Repeat the blog post on scientists and belief in God word for word, from "It is common" to "to suggest otherwise.".

___ Reading text ___

Thursday, August 11, 2005

A couple of items I noticed today

It is common to assume that the sciences whether natural or otherwise are "bastions of secularism" (as Dennis Prager would say). However a recent survey seems to suggest otherwise.

About two-thirds of scientists believe in God, according to a new survey that uncovered stark differences based on the type of research they do.

The study, along with another one released in June, would appear to debunk the oft-held notion that science is incompatible with religion.

Those in the social sciences are more likely to believe in God and attend religious services than researchers in the natural sciences, the study found.

This is not really a big surprise. The number of committed atheists in this country is quite small.
I think this is partly because most widely known secular philosophies are of the nihilist skeptical variety or of the communist kind. As a result, many intellectuals turn to religion despite their secular occupations because they must have an integrating point of view. As Dr. Leonard Peikoff put it in OPAR:

Philosophy is not a bauble of the intellect, but a power from which no man can abstain. Anyone can say that he dispenses with a view of reality, knowledge, the good, but no one can implement this credo. The reason is that man, by his nature as a conceptual being, cannot function at all without some form of philosophy to serve as his guide.

___ Available data ___

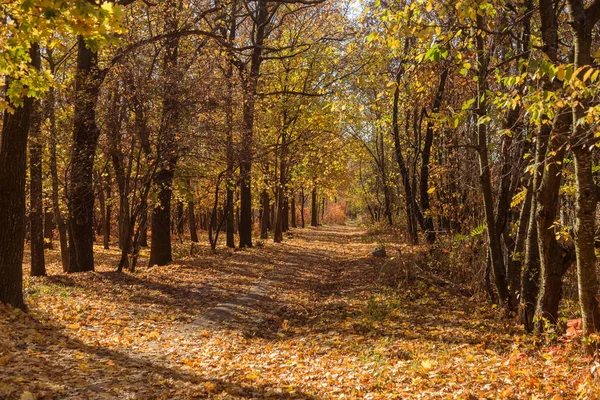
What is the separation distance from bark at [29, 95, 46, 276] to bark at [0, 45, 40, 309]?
16.7ft

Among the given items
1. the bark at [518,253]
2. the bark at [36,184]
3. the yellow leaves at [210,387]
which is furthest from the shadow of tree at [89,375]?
the bark at [36,184]

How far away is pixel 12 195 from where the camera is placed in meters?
8.31

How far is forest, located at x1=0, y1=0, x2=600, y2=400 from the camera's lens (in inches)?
211

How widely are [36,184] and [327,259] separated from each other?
11476mm

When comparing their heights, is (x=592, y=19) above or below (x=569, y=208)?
above

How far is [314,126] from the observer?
919 inches

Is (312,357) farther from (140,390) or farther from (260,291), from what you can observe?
(260,291)

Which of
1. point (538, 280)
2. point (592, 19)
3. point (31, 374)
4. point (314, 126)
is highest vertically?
point (314, 126)

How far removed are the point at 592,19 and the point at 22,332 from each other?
903cm

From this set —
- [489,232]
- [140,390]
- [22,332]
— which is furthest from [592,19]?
[22,332]

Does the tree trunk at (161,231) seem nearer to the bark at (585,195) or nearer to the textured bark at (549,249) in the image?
the textured bark at (549,249)

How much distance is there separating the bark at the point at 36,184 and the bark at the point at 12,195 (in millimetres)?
5077

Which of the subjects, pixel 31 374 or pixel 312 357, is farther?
pixel 312 357

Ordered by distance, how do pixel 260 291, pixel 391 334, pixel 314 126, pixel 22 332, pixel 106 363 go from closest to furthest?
pixel 106 363 → pixel 22 332 → pixel 391 334 → pixel 260 291 → pixel 314 126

___

#### Written response:
It is common to assume that the sciences whether natural or otherwise are "bastions of secularism" (as Dennis Prager would say). However a recent survey seems to suggest otherwise.